Calling Initialize after the resource was initialized

  • Let’s suppose that the outer if was executed before the storage was initialized and then the thread is paused and another thread initializes the resource.
  • Interlocked… fails and returns non-nil value, therefore factory method is not called.
  • While loop tests the condition, which is not true, and exits.

Two threads calling Initialize at the same time

  • First thread calls Interlocked… which succeeds and returns nil. Storage now contains @factory.
  • Second thread calls Interlocked… which fails.
  • Second thread enters the while loop. Loop condition is true and second thread starts looping.
  • First thread calls the factory, which initializes the resource.
  • Both first and second thread now skip or exit out of the while loop as the storage is no longer equal to @factory.

Advantages and disadvantages

Advantages are obvious:
  • Resource is created only once.
  • No external (operating system) locking is used.
Disadvantages, however, may or not may be very important – depends on your application.
  • Busy wait is used to wait on the resource.
  • Execution is very dependent on the x86/x64 memory model and would probably fail on other architectures. For example, it assumes that read/writes from/to a shared DWORD/QWORD memory location are atomic.

Initialization mechanisms in practice

It looks like it’s the time to write a good stress/performance test of all three initialization approaches … I don’t, however, have a good idea how to write this test (yet).


  1. Adrian18:05

    I don't like too much the idea of an infinite loop waiting for other thread to finish. What if the other thread never does it? That is:

    Two threads calling Initialize at the same time

    First thread calls Interlocked… which succeeds and returns nil. Storage now contains @factory.
    Second thread calls Interlocked… which fails.
    Second thread enters the while loop. Loop condition is true and second thread starts looping.
    First thread calls the factory, factory raises an Exception.

    First thread fails and it is handled gracefully, maybe with a dialog box to the user.
    Second thread keeps looping and using 100% of the cpu, until you kill the app.

    Am I getting something wrong? Is there a guarantee that the other thread will always set the value so the first thread can continue? Also, we are reading a shared value without a lock or a fence. Is it guaranteed that the cpu won't keep reading the cached value, and the loop never exit even if the first other changed it?

  2. gabr, thanks for implementation.
    Your code still isn't OK. You must put first end before while sentence to ensure that wail sentence is always executed.
    Maybe some ideas for future :)
    Instead value @factory you can use address @1, because read/write at this address will raise error if something was wrong initiated.

    In case that you have more object to Initialize you can simply return Instead Sleep(0) in while loop and start to Initialize second object. At the end of Initialize section check all involved pointers, if all aren't have @1 value (or @factory) than initialisation is finished. On this way all cores will be involved in initialisation.

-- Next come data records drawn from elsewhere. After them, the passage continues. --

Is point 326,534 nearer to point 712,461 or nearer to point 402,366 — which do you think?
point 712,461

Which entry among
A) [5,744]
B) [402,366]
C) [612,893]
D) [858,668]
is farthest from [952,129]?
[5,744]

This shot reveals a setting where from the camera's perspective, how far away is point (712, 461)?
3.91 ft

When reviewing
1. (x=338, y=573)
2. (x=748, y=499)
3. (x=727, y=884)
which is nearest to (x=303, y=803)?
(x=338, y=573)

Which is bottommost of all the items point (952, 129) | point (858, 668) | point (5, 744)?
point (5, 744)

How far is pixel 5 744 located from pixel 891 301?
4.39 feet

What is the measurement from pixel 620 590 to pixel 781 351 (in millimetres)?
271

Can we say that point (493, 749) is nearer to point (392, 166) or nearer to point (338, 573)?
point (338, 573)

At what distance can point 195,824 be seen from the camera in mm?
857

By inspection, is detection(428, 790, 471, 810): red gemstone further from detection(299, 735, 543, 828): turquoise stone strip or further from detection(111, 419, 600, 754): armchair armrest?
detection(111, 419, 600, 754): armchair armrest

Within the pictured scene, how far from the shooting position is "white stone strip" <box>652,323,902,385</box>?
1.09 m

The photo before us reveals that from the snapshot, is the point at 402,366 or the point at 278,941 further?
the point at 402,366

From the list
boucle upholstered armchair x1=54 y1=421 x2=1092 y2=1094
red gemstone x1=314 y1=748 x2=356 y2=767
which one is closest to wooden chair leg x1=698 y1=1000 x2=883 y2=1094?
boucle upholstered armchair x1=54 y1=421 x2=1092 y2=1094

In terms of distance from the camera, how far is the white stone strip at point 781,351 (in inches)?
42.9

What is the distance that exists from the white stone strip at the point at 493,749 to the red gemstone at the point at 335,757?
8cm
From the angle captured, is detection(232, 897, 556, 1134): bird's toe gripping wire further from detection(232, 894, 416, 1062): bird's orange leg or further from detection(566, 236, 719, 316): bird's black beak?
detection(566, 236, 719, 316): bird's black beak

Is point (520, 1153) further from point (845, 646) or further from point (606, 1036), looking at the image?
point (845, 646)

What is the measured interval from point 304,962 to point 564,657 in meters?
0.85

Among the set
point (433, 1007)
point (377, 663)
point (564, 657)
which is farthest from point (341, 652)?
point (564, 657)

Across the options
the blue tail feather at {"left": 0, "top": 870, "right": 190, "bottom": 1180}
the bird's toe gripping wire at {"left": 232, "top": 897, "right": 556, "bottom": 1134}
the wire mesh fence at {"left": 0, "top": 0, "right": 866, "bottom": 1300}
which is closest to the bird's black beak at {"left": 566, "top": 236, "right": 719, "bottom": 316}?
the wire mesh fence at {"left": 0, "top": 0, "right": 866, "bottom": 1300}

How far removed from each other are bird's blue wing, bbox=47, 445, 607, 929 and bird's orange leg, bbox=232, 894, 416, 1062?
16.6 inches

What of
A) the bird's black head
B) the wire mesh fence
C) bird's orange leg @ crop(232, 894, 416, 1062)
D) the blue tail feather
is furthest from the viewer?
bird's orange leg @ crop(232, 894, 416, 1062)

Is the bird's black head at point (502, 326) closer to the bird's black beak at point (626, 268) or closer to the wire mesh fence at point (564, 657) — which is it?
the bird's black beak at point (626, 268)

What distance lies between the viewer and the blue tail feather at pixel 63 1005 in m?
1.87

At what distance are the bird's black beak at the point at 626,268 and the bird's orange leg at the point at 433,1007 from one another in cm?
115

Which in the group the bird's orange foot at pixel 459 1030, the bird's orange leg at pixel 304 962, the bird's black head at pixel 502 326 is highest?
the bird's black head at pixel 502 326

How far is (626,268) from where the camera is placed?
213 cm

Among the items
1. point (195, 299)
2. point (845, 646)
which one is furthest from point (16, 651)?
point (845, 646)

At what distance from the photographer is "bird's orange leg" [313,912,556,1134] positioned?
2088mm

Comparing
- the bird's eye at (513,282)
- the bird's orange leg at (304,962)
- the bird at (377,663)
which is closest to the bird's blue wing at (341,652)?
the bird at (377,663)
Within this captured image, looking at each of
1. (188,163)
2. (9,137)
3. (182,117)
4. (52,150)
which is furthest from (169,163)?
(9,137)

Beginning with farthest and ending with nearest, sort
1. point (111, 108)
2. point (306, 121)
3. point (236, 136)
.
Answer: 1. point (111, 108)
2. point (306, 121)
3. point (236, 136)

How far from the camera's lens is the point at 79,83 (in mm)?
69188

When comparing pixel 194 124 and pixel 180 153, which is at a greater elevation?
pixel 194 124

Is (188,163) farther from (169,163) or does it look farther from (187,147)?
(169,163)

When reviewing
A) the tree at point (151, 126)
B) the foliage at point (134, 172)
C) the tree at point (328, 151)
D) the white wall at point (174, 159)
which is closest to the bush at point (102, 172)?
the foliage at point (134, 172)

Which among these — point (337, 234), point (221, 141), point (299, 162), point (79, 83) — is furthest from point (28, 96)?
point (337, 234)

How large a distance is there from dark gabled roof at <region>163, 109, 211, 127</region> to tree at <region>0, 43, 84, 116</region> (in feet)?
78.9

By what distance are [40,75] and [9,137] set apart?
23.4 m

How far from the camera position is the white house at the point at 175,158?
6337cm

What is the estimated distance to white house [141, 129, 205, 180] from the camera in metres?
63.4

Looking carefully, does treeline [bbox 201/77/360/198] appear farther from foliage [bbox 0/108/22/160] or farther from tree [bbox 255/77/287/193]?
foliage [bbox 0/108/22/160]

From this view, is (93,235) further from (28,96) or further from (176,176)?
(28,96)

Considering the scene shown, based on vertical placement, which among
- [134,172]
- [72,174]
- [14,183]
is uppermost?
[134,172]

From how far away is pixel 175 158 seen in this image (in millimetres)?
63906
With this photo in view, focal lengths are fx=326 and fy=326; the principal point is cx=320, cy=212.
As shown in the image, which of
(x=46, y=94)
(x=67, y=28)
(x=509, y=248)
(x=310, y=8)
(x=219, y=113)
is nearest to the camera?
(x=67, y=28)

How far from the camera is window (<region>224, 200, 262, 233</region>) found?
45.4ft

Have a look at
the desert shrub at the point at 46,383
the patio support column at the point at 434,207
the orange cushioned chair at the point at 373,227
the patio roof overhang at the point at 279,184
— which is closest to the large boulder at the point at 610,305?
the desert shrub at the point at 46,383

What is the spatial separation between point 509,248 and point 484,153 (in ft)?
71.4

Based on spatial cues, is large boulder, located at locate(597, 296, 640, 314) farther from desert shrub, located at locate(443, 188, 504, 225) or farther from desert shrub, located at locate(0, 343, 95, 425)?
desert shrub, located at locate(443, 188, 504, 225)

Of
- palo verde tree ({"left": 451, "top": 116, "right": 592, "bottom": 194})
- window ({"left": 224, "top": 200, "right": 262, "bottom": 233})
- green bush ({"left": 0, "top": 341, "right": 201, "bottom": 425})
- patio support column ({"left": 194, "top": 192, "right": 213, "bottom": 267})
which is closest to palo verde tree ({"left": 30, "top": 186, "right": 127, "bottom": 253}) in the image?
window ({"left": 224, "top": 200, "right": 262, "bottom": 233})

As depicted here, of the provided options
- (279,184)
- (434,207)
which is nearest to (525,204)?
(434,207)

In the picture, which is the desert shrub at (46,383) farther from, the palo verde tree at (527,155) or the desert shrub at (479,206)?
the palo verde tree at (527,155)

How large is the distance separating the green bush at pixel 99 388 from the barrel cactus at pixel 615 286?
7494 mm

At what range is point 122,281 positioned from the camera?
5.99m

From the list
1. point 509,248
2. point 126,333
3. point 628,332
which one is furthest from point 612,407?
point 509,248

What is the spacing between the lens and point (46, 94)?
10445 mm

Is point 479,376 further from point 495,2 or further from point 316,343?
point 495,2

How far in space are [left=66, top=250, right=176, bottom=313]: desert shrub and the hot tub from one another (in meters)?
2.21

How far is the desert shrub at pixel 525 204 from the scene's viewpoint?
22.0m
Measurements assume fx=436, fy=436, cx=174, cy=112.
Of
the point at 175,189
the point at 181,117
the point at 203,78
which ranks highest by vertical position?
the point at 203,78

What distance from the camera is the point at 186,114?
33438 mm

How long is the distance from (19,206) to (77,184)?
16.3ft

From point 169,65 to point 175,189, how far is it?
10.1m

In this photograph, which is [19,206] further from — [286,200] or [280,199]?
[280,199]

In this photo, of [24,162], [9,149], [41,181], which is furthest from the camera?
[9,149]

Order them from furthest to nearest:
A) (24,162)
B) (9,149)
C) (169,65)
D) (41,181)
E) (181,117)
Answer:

  3. @adrian, the same thing should heppend when we wont to set Lock.
    You have five possibilites:
    1)Wait in infinite loop with calllin Sllep(0) or not
    2)Call SwitchToThread in infinite loop
    3)Set event
    4)Start to Initializate next object and at the end of initiation section wait that all objects are become Initializated.

  4. @GJ, you are correct, 'while' must always execute. Fixed.

    Actually, I started with address @1 and declared const CSentinel: pointer = pointer(1); in the Initialize method and that caused Runtime error 216 during program initialization. Weird, don't know why, but for now I've given up and reimplemented Initialize in a different way.

  5. @Adrian, all of my initialization patterns fail if factory raises uncaught exception. This is something that will have to be fixed.

  6. @gabr, Sorry still not ok...
    if storage <> nil then begin
    must be
    if storage = nil then begin

  7. @GJ, but of course! That part was never tested as I typed it directly into the blog post (blush) :(

  8. Maybe idea about testing and debugging of Initialization.
    1) Intel recommends that shared value is single cache line aligned. Check "8.4.6 Placement of Shared Synchronization Variable."
    2) So make a global container of 128 bytes aligned shared variables and allocate shared variables from that container. For container use list of array of 128 byte aligned shared variables. One array can have for instance 1023 shared variables. For faster allocations of NotInUse shared variable use stack. If you need more than 1023 shared variables allocate another array in to list.
    3) The rest space of 128 byte shared variable you can use for ReferenceCounter, ObjecType, ThreadID creator, CreationStarTicks, CreationEndTicks...
    4) In Initialize procedure set ThreadID and CreationStarTicks (just copy a rdtsc value) before you calling factory() and set CreationEndTicks on exit of it.
    5) In main thread (application) you can have simple monitor about created objects, so here you can calculate minimum, maximum and typical creation/initialization time.

  9. Hi gabr, didn't knew where to contact you - I can't reach any site under your old domain - I'm looking for the OmniThreadLibrary forum!


  10. @Leus, there's something wrong with the nameserver for the domain. I hope they'll fix it soon.

  11. If this is used in scenarios with guaranteed explicit initialization of the resource, this will probably work fine, but if used as a global with just-in-time allocation of the resource, there could be a problem :

    As an additional disadvantage, this method actually makes 'storage' temporarily contain the sentinel.

    So there's a chance that some other thread may read that value directly from 'storage' (perhaps using just an assigned-check, completely bypassing BusyWait.Initialize) and use it as if it was a normal resource...

    Obviously, this will end in disaster.

    If this method would be wrapped into a record with a default property and implicit overloads, then maybe it can be made to work without too much overhead.

    But all this only applies when there's no guaranteed initialization - as long as that can be arranged, this seems to be a better middle-ground than both pessimistic and optimistic locking. Thanks for sharing!